## PROBLEM STATEMENT
Copy out every row below word for word, leaving the pictures out of your answer.

## DATA
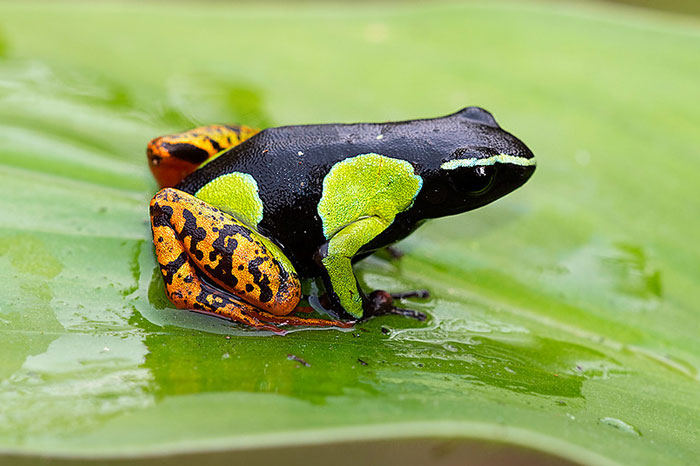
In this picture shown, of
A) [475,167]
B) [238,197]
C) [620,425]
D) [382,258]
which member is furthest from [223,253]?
[620,425]

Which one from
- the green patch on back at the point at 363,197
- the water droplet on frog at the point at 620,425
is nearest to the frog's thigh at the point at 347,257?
the green patch on back at the point at 363,197

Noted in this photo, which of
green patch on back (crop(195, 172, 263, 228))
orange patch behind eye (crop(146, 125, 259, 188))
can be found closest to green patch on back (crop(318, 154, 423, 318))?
green patch on back (crop(195, 172, 263, 228))

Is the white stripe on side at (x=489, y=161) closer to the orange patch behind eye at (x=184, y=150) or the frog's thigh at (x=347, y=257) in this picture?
the frog's thigh at (x=347, y=257)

## ANSWER FOR THE TASK
In this picture shown, of
A) [475,167]
B) [238,197]
C) [620,425]
D) [382,258]
which member is furthest from [223,253]?
[620,425]

Which one from
- the green patch on back at the point at 363,197
- the water droplet on frog at the point at 620,425
is nearest to the frog's thigh at the point at 347,257?
the green patch on back at the point at 363,197

Noted in this photo, which of
green patch on back (crop(195, 172, 263, 228))
orange patch behind eye (crop(146, 125, 259, 188))
can be found closest to green patch on back (crop(318, 154, 423, 318))?
green patch on back (crop(195, 172, 263, 228))

Is the white stripe on side at (x=489, y=161) closer to the orange patch behind eye at (x=184, y=150) or the frog's thigh at (x=347, y=257) in this picture?
the frog's thigh at (x=347, y=257)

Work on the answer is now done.